Christina Schwarz, DROWNING RUTH. Amanda Starkey, a wartime nurse, returns home to her family farm in upstate Wisconsin in the winter of 1919. Within a year her sister Mattie has died, leaving behind the three-year-old Ruth. Amanda raises Ruth as her own, and tells Mattie's husband, a wounded soldier, a story with far too many holes in it. The secrets Amanda keeps emerge over the next 20 years, as several characters tell the story. An impressive first novel that telegraphs many of its secrets early on, but still packs a punch at the end.
Doris Kearns Goodwin, NO ORDINARY TIME: Franklin and Eleanor Roosevelt: The Home Front in World War II. A portrait of a unique and rather tragic marriage, and how its dynamic -- Franklin at home in the White House, Eleanor everywhere but there -- shaped American domestic policy for decades, mainly for the better.

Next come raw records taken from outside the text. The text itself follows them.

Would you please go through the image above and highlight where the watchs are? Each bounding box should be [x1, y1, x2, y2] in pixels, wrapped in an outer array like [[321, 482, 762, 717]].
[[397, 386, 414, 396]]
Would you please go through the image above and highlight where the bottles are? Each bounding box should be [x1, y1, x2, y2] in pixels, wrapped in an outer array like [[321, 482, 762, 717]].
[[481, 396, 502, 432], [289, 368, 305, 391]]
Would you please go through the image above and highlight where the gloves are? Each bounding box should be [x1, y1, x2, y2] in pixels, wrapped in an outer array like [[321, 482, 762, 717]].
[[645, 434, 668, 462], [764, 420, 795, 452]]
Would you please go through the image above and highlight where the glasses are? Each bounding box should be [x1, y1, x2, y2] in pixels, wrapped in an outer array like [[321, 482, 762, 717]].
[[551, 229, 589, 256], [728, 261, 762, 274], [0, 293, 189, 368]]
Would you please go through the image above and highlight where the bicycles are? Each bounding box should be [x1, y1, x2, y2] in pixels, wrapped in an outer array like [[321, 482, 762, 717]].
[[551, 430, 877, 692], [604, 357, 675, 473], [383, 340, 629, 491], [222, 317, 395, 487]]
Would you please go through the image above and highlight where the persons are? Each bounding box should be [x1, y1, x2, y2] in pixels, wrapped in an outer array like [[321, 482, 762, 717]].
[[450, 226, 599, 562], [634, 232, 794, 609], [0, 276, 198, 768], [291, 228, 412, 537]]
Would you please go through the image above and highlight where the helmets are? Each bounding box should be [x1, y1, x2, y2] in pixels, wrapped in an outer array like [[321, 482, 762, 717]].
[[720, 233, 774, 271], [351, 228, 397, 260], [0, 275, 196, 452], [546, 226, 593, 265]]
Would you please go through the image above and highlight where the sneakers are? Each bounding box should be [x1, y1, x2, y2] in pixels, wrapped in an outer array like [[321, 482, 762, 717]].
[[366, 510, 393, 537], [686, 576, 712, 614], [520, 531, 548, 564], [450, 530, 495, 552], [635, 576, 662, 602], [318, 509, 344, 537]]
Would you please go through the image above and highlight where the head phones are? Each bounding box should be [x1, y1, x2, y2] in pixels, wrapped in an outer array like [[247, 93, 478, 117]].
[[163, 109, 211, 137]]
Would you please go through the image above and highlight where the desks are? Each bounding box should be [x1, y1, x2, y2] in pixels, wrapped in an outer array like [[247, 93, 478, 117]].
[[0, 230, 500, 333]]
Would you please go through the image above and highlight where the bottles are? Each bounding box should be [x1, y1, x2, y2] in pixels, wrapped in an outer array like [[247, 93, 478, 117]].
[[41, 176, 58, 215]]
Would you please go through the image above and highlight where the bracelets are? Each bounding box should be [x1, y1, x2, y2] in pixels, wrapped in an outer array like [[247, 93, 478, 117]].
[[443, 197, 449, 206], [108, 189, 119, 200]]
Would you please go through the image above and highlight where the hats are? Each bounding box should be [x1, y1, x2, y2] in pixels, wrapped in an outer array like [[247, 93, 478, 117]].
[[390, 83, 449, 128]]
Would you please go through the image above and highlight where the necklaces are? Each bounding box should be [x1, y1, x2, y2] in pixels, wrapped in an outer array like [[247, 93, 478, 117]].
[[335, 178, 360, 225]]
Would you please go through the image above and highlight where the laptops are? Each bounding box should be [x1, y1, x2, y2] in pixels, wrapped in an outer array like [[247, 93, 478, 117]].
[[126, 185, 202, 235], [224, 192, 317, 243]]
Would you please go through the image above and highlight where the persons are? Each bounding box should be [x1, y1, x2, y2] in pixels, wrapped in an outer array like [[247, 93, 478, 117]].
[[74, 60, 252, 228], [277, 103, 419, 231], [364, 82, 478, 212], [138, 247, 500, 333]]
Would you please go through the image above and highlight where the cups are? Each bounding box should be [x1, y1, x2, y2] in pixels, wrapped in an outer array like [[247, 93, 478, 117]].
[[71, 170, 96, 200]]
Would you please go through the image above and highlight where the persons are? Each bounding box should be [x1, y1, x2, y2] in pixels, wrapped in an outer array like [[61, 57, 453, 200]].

Michael Beschloss, THE CONQUERORS: Roosevelt, Truman, and the Destruction of Hitler's Germany, 1941-1945. Fifty years ago, no one could have imagined the peaceful, prosperous, progressive Germany of today. Its emergence owes a great deal to the plans for a post-war Germany hammered out in Quebec, Yalta and Berlin during and after the Second World War. While Treasury Secretary Henry Morgenthau envisioned a Germany reduced to nothing but farms, and Stalin wanted to commandeer all of Germany's industry as war reparations, the eventual compromise allowed Germany to repair itself and return to the international community.
2 comments:
It's interesting you should look at that book again after all those years. The point that they were trying to teach us in 1961 was the Russians, and today the Chinese or even the Indians and the French are not our friends. You can only deal with them where we have a common interest. One sided treaties like the Kyoto Accords is a primary case of what happens when our leaders forget that.
Not all enemy leaders are Hitler and Stalin. The English King and the Kaiser were cousins and friends. Bill Clinton and Putin seem to be nice guys and great companions while being really evil politicians.
I think that it was Kennan who pointed out that Lenin loved his wife and dog and was personnally horrified when he found out about some of the terrible crimes committed in his name by his subordinates. He did manage to rationalize them as being necessary after some arguement from those subordinates.
Stalin was pure evil who really only was interested in how the power of the Soviet state could add to his personal power and status.
In this way the current leaders in China resemble Lenin and the current leader in Iran resembles Stalin.
The chinese leaders really want what is best for their people, like the best of the old emperors. They are are riding the current economic bubble for the benefit of their people. When the bubble breaks, watch out! They have only limited legitimacy since they have destroyed so much of the cultural glue that held Chinese society together for so long.
I think that Obama is the same age that you are. Enough said.
I don't like McCain. Just once I would like to see an election at any level where I could vote FOR someone.
Barack Obama is four years older than I am. That doesn't count.